Le premier leader du Mouvement de libération nationale des Comores (Molinaco), Abdou Bakari Boina, est originaire de Kuwa ya Mitsamihuli. Il est né en 1937 d’un père, cheikh de la confrérie chadhouliyi de Mitsamihuli et d’une mère de Kuwa. Après ses études primaires effectuées à Mitsamihuli, il entre, en 1952, à l’Ecole régionale de Mitsamihuli sous le statut “d’enfant indigent”.
Issu d’une famille modeste, le jeune Abdou Bakari Boina ne réunissait pas les conditions requises sur le plan social pour accéder à cette Ecole régionale dans laquelle, en ce début des années 1950, il n’y avait que les classes de 7ème, 6ème, 5ème et 4ème.
Pour être exempté de l’obligation du trousseau complet, le jeune Abdou Bakari Boina a dû rédiger une lettre à l’attention des autorités coloniales établies à l’époque à Mayotte, dans laquelle il déclarait son statut d’enfant indigent.
Après l’accord ainsi obtenu, Abdou Bakari Boina a pu ainsi accéder à l’internat du collège en ayant en tout et pour tout 2 chemises et 2 culottes courtes.
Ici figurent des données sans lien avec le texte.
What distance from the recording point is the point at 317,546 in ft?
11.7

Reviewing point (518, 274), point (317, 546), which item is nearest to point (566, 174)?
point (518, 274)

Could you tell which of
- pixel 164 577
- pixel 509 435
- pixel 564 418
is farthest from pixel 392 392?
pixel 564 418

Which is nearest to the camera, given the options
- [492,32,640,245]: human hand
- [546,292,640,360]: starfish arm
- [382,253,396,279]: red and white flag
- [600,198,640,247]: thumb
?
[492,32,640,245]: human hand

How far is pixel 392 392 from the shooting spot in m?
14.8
Le jeune Abdou Bakari était de la même promotion qu’Ali Ahmed Bacar, Mohamed Fazul, Jean Mchangama, Abdérémane Said Omar, Mohamed Rachid, Said Ali Youssouf, Ahmed Ben Cheikh et Said Omar Mansour, entre autres.
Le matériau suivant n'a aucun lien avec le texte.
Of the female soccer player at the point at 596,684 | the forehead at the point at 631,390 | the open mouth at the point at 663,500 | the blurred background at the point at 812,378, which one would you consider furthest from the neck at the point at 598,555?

Abdou Bakari Boina a été un élève très brillant qui a occupé de la 7ème à la 4ème la place de premier de la classe. Pour la classe de troisième, le jeune homme va quitter les Comores, en 1955, pour Madagascar, plus précisément à Majunga. En 1958, il retournera aux Comores avec dans sa poche une proposition d’affectation à l’école de Bangwa Kuni qui venait d’ouvrir ses portes. Le jeune instituteur auréolé de ses diplômes, est empêché in extrémis d’exercer son métier par la population de la ville de Bangwa Kuni sous prétexte que les enfants du village “ne pouvaient pas recevoir un enseignement de la part d’un natif d’un petit village de la région”.
Molinaco
Ainsi, il sera envoyé à Moya, à Ndzuani où il a pu débuter son métier d’enseignant. Il y est resté en poste durant deux ans. Son départ de Moya a été souhaité par les représentants de la Société coloniale. Abdou Bakari Boina avait commis un crime de lèse- majesté en aidant les paysans de la région à écrire une lettre dénonçant les pratiques des sociétés coloniales et réclamant un meilleur traitement.
En 1960, Abdou Bakari Boina revient à Ngazidja où il est affecté à l’école de Ntsudjini. Il va se faire remarquer, à nouveau, pour son activisme et ses tournées dans les villages de l’Itsandra pour inciter les jeunes villageois à s’inscrire à l’école de Ntsudjini. Cette campagne de sensibilisation pour l’inscription des enfants à l’école (des blancs) lui valut la grogne et le courroux des grands notables de la ville qui voyaient en l’inscription d’enfants issus de milieux modestes, une menace de l’ordre établi.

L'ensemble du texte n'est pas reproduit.